▸ **Description of the task**:
Write the listing below out again exactly, dropping the images.

▸ **Listed records**:
------

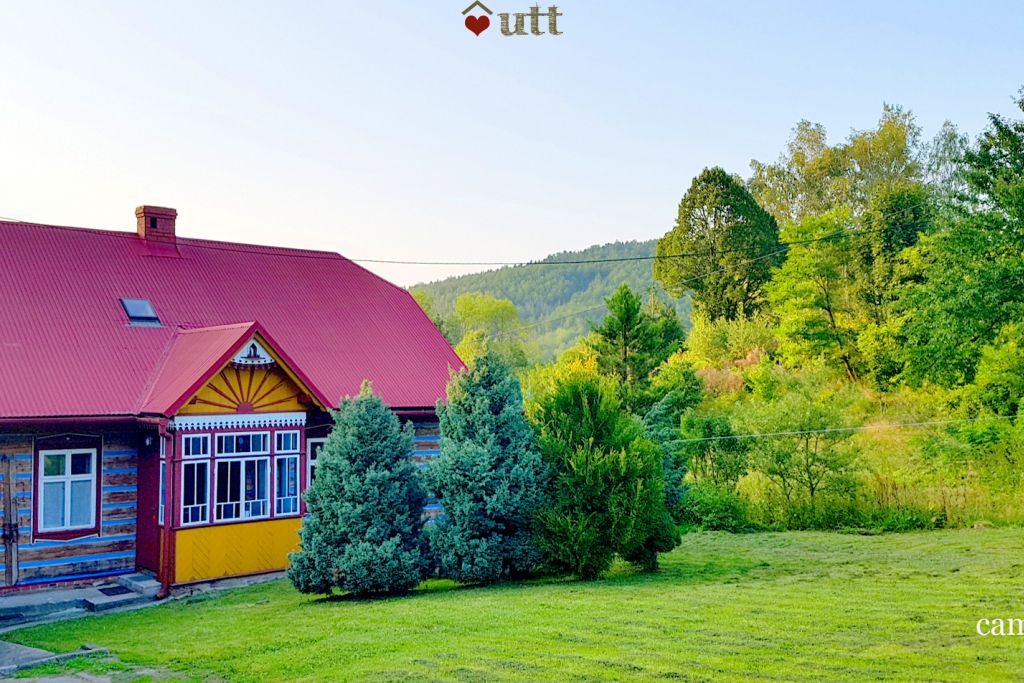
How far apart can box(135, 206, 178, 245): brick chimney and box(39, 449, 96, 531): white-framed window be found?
6361mm

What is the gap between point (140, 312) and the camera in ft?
62.2

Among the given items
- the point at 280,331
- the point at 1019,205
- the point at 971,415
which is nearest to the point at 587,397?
the point at 280,331

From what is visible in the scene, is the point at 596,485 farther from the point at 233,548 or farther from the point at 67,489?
the point at 67,489

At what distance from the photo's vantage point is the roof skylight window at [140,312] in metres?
18.7

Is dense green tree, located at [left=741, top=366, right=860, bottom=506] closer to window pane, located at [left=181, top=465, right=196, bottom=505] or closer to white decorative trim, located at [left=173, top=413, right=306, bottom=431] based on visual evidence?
white decorative trim, located at [left=173, top=413, right=306, bottom=431]

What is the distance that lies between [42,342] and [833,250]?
105 feet

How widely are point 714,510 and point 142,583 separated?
1242 centimetres

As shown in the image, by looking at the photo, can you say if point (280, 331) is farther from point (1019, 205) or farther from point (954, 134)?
point (954, 134)

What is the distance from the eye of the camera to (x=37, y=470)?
51.8 feet

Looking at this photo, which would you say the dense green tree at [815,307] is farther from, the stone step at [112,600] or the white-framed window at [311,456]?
the stone step at [112,600]

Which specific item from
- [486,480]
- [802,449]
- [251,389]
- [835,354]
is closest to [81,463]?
[251,389]

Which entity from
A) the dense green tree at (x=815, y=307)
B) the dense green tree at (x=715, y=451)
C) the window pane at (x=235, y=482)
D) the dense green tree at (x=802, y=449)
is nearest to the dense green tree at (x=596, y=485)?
the window pane at (x=235, y=482)

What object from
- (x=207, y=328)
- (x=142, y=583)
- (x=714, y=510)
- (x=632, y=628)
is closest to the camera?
(x=632, y=628)

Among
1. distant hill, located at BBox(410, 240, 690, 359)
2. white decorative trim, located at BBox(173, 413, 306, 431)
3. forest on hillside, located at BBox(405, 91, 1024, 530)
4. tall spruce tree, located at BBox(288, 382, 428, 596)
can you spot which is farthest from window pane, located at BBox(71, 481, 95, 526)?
distant hill, located at BBox(410, 240, 690, 359)
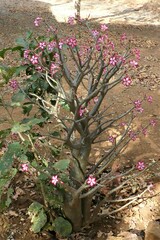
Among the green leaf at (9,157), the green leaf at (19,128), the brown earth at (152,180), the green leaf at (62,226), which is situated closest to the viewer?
the green leaf at (19,128)

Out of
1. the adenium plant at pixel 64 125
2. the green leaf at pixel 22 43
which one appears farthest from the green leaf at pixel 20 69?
the green leaf at pixel 22 43

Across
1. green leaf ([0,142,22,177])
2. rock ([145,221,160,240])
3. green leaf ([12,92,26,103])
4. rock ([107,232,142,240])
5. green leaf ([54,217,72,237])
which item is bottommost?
rock ([107,232,142,240])

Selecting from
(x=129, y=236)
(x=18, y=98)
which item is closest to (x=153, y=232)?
(x=129, y=236)

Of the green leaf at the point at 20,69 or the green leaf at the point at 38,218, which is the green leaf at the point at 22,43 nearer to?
the green leaf at the point at 20,69

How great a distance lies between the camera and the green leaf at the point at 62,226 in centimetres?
329

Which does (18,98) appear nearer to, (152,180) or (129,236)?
(129,236)

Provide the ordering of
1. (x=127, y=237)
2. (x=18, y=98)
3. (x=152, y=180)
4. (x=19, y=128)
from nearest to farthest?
(x=19, y=128)
(x=18, y=98)
(x=127, y=237)
(x=152, y=180)

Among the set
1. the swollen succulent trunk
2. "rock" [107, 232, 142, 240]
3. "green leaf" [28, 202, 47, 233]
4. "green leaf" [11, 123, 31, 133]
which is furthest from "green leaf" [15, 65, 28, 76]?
"rock" [107, 232, 142, 240]

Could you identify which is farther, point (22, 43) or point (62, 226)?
point (62, 226)

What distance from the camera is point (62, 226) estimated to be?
3.31m

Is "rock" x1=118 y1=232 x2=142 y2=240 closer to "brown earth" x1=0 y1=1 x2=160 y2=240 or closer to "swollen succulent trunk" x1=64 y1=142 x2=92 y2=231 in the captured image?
"brown earth" x1=0 y1=1 x2=160 y2=240

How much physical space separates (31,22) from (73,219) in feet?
37.3

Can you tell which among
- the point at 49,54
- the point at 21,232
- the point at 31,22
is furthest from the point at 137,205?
the point at 31,22

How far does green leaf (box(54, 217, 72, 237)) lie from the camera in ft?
10.8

------

▸ **Solution to this task**:
How far apart can box(135, 206, 178, 245): brick chimney and box(39, 449, 96, 531): white-framed window be found?
6361mm

What is the gap between point (140, 312) and the camera in ft?
62.2

Among the given items
- the point at 280,331
- the point at 1019,205
- the point at 971,415
which is nearest to the point at 587,397?
the point at 280,331

From what is visible in the scene, is the point at 596,485 farther from the point at 233,548 or farther from the point at 67,489?
the point at 67,489

At what distance from the photo's vantage point is the roof skylight window at [140,312] in metres?
18.7

Is dense green tree, located at [left=741, top=366, right=860, bottom=506] closer to window pane, located at [left=181, top=465, right=196, bottom=505] or closer to white decorative trim, located at [left=173, top=413, right=306, bottom=431] based on visual evidence?
white decorative trim, located at [left=173, top=413, right=306, bottom=431]

What is the distance that lies between [42,342] and [833,250]?
105 feet

How widely are point 714,510 and point 142,583 separated?
1242 centimetres

As shown in the image, by looking at the photo, can you say if point (280, 331) is farther from point (1019, 205) or farther from point (954, 134)?
point (954, 134)

What is the distance from the eye of the camera to (x=37, y=470)?
51.8 feet

Looking at this photo, which would you say the dense green tree at [815,307] is farther from, the stone step at [112,600] or the white-framed window at [311,456]?
the stone step at [112,600]

Which specific item from
- [486,480]
- [802,449]
- [251,389]
- [835,354]
is closest to [81,463]?
[251,389]

Which entity from
A) the dense green tree at (x=815, y=307)
B) the dense green tree at (x=715, y=451)
C) the window pane at (x=235, y=482)
D) the dense green tree at (x=802, y=449)
is nearest to the dense green tree at (x=596, y=485)?
the window pane at (x=235, y=482)

What object from
- (x=207, y=328)
- (x=142, y=583)
- (x=714, y=510)
- (x=632, y=628)
is closest to the camera?
(x=632, y=628)

Among
1. distant hill, located at BBox(410, 240, 690, 359)
2. white decorative trim, located at BBox(173, 413, 306, 431)
3. forest on hillside, located at BBox(405, 91, 1024, 530)
4. tall spruce tree, located at BBox(288, 382, 428, 596)
can you spot which is farthest from window pane, located at BBox(71, 481, 95, 526)?
distant hill, located at BBox(410, 240, 690, 359)
Among the green leaf at (9,157), the green leaf at (19,128), the brown earth at (152,180), the green leaf at (62,226), which is situated closest to the viewer?
the green leaf at (19,128)

Out of
1. the adenium plant at pixel 64 125
2. the green leaf at pixel 22 43
which one appears farthest from the green leaf at pixel 20 69?
the green leaf at pixel 22 43

Across
1. green leaf ([0,142,22,177])
2. rock ([145,221,160,240])
3. green leaf ([12,92,26,103])
4. rock ([107,232,142,240])
5. green leaf ([54,217,72,237])
which item is bottommost?
rock ([107,232,142,240])

Selecting from
(x=129, y=236)
(x=18, y=98)
which item is closest to (x=153, y=232)?
(x=129, y=236)

Of the green leaf at the point at 20,69 or the green leaf at the point at 38,218, which is the green leaf at the point at 22,43 nearer to?
the green leaf at the point at 20,69

How great a distance lies between the camera and the green leaf at the point at 62,226 in centimetres?
329

Which does (18,98) appear nearer to, (152,180) or (129,236)?
(129,236)

Provide the ordering of
1. (x=127, y=237)
2. (x=18, y=98)
3. (x=152, y=180)
4. (x=19, y=128)
from nearest to farthest?
(x=19, y=128)
(x=18, y=98)
(x=127, y=237)
(x=152, y=180)

Among the set
1. the swollen succulent trunk
2. "rock" [107, 232, 142, 240]
3. "green leaf" [28, 202, 47, 233]
4. "green leaf" [11, 123, 31, 133]
which is furthest from "green leaf" [15, 65, 28, 76]?
"rock" [107, 232, 142, 240]

Could you identify which is farther, point (22, 43) or point (62, 226)?
point (62, 226)

What distance from the camera is point (62, 226) estimated to be?
3.31m

Is "rock" x1=118 y1=232 x2=142 y2=240 closer to "brown earth" x1=0 y1=1 x2=160 y2=240 or closer to "swollen succulent trunk" x1=64 y1=142 x2=92 y2=231 in the captured image?
"brown earth" x1=0 y1=1 x2=160 y2=240

How much physical space separates (31,22) from (73,219) in feet?
37.3

Can you tell which among
- the point at 49,54
- the point at 21,232
- the point at 31,22
is furthest from the point at 137,205?
the point at 31,22

How far does green leaf (box(54, 217, 72, 237)) lie from the camera in ft?
10.8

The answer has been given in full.